Directions: For each line below, print it again exactly as shown.

Saved entries:

= Beginning of Section =

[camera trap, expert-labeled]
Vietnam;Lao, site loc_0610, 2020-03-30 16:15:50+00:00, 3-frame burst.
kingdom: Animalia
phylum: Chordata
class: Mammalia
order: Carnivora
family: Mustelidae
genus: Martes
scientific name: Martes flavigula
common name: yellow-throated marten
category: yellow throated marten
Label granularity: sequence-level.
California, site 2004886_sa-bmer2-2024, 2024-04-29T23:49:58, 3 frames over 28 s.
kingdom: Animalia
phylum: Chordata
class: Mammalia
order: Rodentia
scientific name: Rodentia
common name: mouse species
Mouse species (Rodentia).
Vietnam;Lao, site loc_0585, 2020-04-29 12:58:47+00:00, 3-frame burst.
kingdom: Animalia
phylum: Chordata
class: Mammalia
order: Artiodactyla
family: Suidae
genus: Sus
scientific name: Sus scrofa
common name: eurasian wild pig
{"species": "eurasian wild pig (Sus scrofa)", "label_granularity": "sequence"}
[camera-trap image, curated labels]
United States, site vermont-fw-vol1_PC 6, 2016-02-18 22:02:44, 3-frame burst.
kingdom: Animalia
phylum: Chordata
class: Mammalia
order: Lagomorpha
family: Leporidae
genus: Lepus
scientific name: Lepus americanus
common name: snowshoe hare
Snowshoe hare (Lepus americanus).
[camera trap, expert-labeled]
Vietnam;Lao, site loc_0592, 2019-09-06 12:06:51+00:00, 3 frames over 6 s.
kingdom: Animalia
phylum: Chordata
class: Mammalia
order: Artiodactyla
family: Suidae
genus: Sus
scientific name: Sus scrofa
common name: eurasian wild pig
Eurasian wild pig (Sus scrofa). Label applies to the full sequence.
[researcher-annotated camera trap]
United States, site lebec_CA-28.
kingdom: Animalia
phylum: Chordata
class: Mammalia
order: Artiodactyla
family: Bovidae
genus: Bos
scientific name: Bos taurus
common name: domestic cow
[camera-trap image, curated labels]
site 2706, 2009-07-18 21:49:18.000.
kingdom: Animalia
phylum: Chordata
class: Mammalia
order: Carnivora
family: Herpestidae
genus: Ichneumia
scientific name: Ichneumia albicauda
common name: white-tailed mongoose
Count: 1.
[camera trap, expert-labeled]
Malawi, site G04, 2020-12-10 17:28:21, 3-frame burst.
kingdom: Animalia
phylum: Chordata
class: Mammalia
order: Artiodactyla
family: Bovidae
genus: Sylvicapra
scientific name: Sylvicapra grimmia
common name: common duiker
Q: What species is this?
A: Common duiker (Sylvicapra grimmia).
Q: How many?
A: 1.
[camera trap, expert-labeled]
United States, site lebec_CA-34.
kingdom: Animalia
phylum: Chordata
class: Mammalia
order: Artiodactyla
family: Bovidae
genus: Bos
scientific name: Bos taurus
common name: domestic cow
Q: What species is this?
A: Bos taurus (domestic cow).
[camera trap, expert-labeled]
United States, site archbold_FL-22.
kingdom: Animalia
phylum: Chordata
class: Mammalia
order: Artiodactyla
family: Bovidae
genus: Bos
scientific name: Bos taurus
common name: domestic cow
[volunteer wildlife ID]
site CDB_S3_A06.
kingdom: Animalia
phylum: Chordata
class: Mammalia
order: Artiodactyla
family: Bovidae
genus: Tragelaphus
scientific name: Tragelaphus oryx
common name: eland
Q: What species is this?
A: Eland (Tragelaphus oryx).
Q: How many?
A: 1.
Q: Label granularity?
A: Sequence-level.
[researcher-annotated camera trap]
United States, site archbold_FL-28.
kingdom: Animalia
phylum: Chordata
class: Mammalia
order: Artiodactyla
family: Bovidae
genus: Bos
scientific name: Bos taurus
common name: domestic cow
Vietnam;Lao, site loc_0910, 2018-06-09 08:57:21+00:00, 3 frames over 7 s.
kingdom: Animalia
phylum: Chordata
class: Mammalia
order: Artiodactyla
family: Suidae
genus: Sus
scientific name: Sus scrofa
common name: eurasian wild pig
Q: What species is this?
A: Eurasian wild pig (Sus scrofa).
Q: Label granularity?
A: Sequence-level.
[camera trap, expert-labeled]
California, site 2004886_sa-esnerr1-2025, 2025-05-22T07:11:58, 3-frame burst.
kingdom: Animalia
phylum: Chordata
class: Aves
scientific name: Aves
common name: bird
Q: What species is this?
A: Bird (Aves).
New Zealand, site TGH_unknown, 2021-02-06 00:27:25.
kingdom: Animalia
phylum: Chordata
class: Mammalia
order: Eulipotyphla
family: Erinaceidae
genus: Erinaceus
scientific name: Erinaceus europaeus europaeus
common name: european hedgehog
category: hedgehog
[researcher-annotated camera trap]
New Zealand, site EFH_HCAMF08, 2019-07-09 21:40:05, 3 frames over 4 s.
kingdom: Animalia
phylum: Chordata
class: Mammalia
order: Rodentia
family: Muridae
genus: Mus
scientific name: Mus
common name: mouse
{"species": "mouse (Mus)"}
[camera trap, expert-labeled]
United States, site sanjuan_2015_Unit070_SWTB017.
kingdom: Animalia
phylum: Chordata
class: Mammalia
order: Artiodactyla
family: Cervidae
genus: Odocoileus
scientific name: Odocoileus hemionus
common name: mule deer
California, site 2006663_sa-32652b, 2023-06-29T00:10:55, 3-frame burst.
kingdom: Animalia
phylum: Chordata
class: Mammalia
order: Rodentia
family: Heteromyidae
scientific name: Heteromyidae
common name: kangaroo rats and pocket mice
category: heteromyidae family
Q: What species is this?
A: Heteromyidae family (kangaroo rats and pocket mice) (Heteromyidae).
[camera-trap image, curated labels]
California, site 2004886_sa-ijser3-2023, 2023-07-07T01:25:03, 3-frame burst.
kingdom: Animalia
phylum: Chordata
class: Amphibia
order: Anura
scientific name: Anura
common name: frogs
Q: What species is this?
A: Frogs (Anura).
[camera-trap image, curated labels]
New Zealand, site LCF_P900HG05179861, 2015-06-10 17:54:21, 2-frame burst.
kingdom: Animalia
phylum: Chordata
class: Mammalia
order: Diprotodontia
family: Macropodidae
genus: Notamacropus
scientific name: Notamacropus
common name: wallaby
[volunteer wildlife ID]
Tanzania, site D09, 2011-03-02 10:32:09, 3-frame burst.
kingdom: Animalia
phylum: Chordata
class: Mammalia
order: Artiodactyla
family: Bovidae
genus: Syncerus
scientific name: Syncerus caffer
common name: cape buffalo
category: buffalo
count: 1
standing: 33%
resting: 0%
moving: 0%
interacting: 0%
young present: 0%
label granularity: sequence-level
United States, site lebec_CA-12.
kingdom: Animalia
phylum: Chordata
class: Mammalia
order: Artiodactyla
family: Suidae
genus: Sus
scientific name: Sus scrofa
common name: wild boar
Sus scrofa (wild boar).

= End of Section =

Your response:
[camera trap, expert-labeled]
Vietnam;Lao, site loc_0610, 2020-03-30 16:15:50+00:00, 3-frame burst.
kingdom: Animalia
phylum: Chordata
class: Mammalia
order: Carnivora
family: Mustelidae
genus: Martes
scientific name: Martes flavigula
common name: yellow-throated marten
category: yellow throated marten
Label granularity: sequence-level.
California, site 2004886_sa-bmer2-2024, 2024-04-29T23:49:58, 3 frames over 28 s.
kingdom: Animalia
phylum: Chordata
class: Mammalia
order: Rodentia
scientific name: Rodentia
common name: mouse species
Mouse species (Rodentia).
Vietnam;Lao, site loc_0585, 2020-04-29 12:58:47+00:00, 3-frame burst.
kingdom: Animalia
phylum: Chordata
class: Mammalia
order: Artiodactyla
family: Suidae
genus: Sus
scientific name: Sus scrofa
common name: eurasian wild pig
{"species": "eurasian wild pig (Sus scrofa)", "label_granularity": "sequence"}
[camera-trap image, curated labels]
United States, site vermont-fw-vol1_PC 6, 2016-02-18 22:02:44, 3-frame burst.
kingdom: Animalia
phylum: Chordata
class: Mammalia
order: Lagomorpha
family: Leporidae
genus: Lepus
scientific name: Lepus americanus
common name: snowshoe hare
Snowshoe hare (Lepus americanus).
[camera trap, expert-labeled]
Vietnam;Lao, site loc_0592, 2019-09-06 12:06:51+00:00, 3 frames over 6 s.
kingdom: Animalia
phylum: Chordata
class: Mammalia
order: Artiodactyla
family: Suidae
genus: Sus
scientific name: Sus scrofa
common name: eurasian wild pig
Eurasian wild pig (Sus scrofa). Label applies to the full sequence.
[researcher-annotated camera trap]
United States, site lebec_CA-28.
kingdom: Animalia
phylum: Chordata
class: Mammalia
order: Artiodactyla
family: Bovidae
genus: Bos
scientific name: Bos taurus
common name: domestic cow
[camera-trap image, curated labels]
site 2706, 2009-07-18 21:49:18.000.
kingdom: Animalia
phylum: Chordata
class: Mammalia
order: Carnivora
family: Herpestidae
genus: Ichneumia
scientific name: Ichneumia albicauda
common name: white-tailed mongoose
Count: 1.
[camera trap, expert-labeled]
Malawi, site G04, 2020-12-10 17:28:21, 3-frame burst.
kingdom: Animalia
phylum: Chordata
class: Mammalia
order: Artiodactyla
family: Bovidae
genus: Sylvicapra
scientific name: Sylvicapra grimmia
common name: common duiker
Q: What species is this?
A: Common duiker (Sylvicapra grimmia).
Q: How many?
A: 1.
[camera trap, expert-labeled]
United States, site lebec_CA-34.
kingdom: Animalia
phylum: Chordata
class: Mammalia
order: Artiodactyla
family: Bovidae
genus: Bos
scientific name: Bos taurus
common name: domestic cow
Q: What species is this?
A: Bos taurus (domestic cow).
[camera trap, expert-labeled]
United States, site archbold_FL-22.
kingdom: Animalia
phylum: Chordata
class: Mammalia
order: Artiodactyla
family: Bovidae
genus: Bos
scientific name: Bos taurus
common name: domestic cow
[volunteer wildlife ID]
site CDB_S3_A06.
kingdom: Animalia
phylum: Chordata
class: Mammalia
order: Artiodactyla
family: Bovidae
genus: Tragelaphus
scientific name: Tragelaphus oryx
common name: eland
Q: What species is this?
A: Eland (Tragelaphus oryx).
Q: How many?
A: 1.
Q: Label granularity?
A: Sequence-level.
[researcher-annotated camera trap]
United States, site archbold_FL-28.
kingdom: Animalia
phylum: Chordata
class: Mammalia
order: Artiodactyla
family: Bovidae
genus: Bos
scientific name: Bos taurus
common name: domestic cow
Vietnam;Lao, site loc_0910, 2018-06-09 08:57:21+00:00, 3 frames over 7 s.
kingdom: Animalia
phylum: Chordata
class: Mammalia
order: Artiodactyla
family: Suidae
genus: Sus
scientific name: Sus scrofa
common name: eurasian wild pig
Q: What species is this?
A: Eurasian wild pig (Sus scrofa).
Q: Label granularity?
A: Sequence-level.
[camera trap, expert-labeled]
California, site 2004886_sa-esnerr1-2025, 2025-05-22T07:11:58, 3-frame burst.
kingdom: Animalia
phylum: Chordata
class: Aves
scientific name: Aves
common name: bird
Q: What species is this?
A: Bird (Aves).
New Zealand, site TGH_unknown, 2021-02-06 00:27:25.
kingdom: Animalia
phylum: Chordata
class: Mammalia
order: Eulipotyphla
family: Erinaceidae
genus: Erinaceus
scientific name: Erinaceus europaeus europaeus
common name: european hedgehog
category: hedgehog
[researcher-annotated camera trap]
New Zealand, site EFH_HCAMF08, 2019-07-09 21:40:05, 3 frames over 4 s.
kingdom: Animalia
phylum: Chordata
class: Mammalia
order: Rodentia
family: Muridae
genus: Mus
scientific name: Mus
common name: mouse
{"species": "mouse (Mus)"}
[camera trap, expert-labeled]
United States, site sanjuan_2015_Unit070_SWTB017.
kingdom: Animalia
phylum: Chordata
class: Mammalia
order: Artiodactyla
family: Cervidae
genus: Odocoileus
scientific name: Odocoileus hemionus
common name: mule deer
California, site 2006663_sa-32652b, 2023-06-29T00:10:55, 3-frame burst.
kingdom: Animalia
phylum: Chordata
class: Mammalia
order: Rodentia
family: Heteromyidae
scientific name: Heteromyidae
common name: kangaroo rats and pocket mice
category: heteromyidae family
Q: What species is this?
A: Heteromyidae family (kangaroo rats and pocket mice) (Heteromyidae).
[camera-trap image, curated labels]
California, site 2004886_sa-ijser3-2023, 2023-07-07T01:25:03, 3-frame burst.
kingdom: Animalia
phylum: Chordata
class: Amphibia
order: Anura
scientific name: Anura
common name: frogs
Q: What species is this?
A: Frogs (Anura).
[camera-trap image, curated labels]
New Zealand, site LCF_P900HG05179861, 2015-06-10 17:54:21, 2-frame burst.
kingdom: Animalia
phylum: Chordata
class: Mammalia
order: Diprotodontia
family: Macropodidae
genus: Notamacropus
scientific name: Notamacropus
common name: wallaby
[volunteer wildlife ID]
Tanzania, site D09, 2011-03-02 10:32:09, 3-frame burst.
kingdom: Animalia
phylum: Chordata
class: Mammalia
order: Artiodactyla
family: Bovidae
genus: Syncerus
scientific name: Syncerus caffer
common name: cape buffalo
category: buffalo
count: 1
standing: 33%
resting: 0%
moving: 0%
interacting: 0%
young present: 0%
label granularity: sequence-level
United States, site lebec_CA-12.
kingdom: Animalia
phylum: Chordata
class: Mammalia
order: Artiodactyla
family: Suidae
genus: Sus
scientific name: Sus scrofa
common name: wild boar
Sus scrofa (wild boar).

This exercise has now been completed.